ENTRIES SUPPLIED
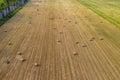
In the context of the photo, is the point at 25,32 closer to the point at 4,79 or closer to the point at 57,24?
the point at 57,24

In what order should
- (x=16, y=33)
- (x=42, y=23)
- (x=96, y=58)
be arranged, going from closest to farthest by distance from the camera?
(x=96, y=58)
(x=16, y=33)
(x=42, y=23)

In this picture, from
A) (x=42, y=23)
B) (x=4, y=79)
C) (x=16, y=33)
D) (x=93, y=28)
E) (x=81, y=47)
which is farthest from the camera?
(x=42, y=23)

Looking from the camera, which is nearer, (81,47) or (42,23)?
(81,47)

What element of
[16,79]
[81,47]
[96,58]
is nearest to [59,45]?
[81,47]

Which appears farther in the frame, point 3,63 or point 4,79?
point 3,63

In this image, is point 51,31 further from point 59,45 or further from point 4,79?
point 4,79

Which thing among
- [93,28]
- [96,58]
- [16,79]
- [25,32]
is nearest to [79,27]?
[93,28]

JOB
Copy out all of the lines above with every "camera" changed to "viewer" and nothing else altered, leaving out the pictures.

TASK RESULT
In the context of the photo, is the point at 25,32 closer to the point at 4,79 or closer to the point at 57,24?
the point at 57,24

In what order should
- (x=16, y=33)
- (x=42, y=23)
- (x=96, y=58)
be arranged, going from closest to farthest by distance from the viewer?
(x=96, y=58)
(x=16, y=33)
(x=42, y=23)

In this picture, from
A) (x=42, y=23)
B) (x=4, y=79)
C) (x=16, y=33)
D) (x=93, y=28)
E) (x=81, y=47)
which is farthest from the viewer?
(x=42, y=23)

Looking from the viewer, which is nearer, (81,47) or (42,23)?
(81,47)

What element of
[16,79]
[81,47]
[96,58]
is nearest to [59,45]?
[81,47]

Which appears farther in the frame, point 3,63 or point 4,79?
point 3,63

In this image, is point 51,31 further from point 59,45 or further from point 4,79?
point 4,79

Which thing among
- [93,28]
- [96,58]
- [16,79]
- [25,32]
is nearest to [79,27]?
[93,28]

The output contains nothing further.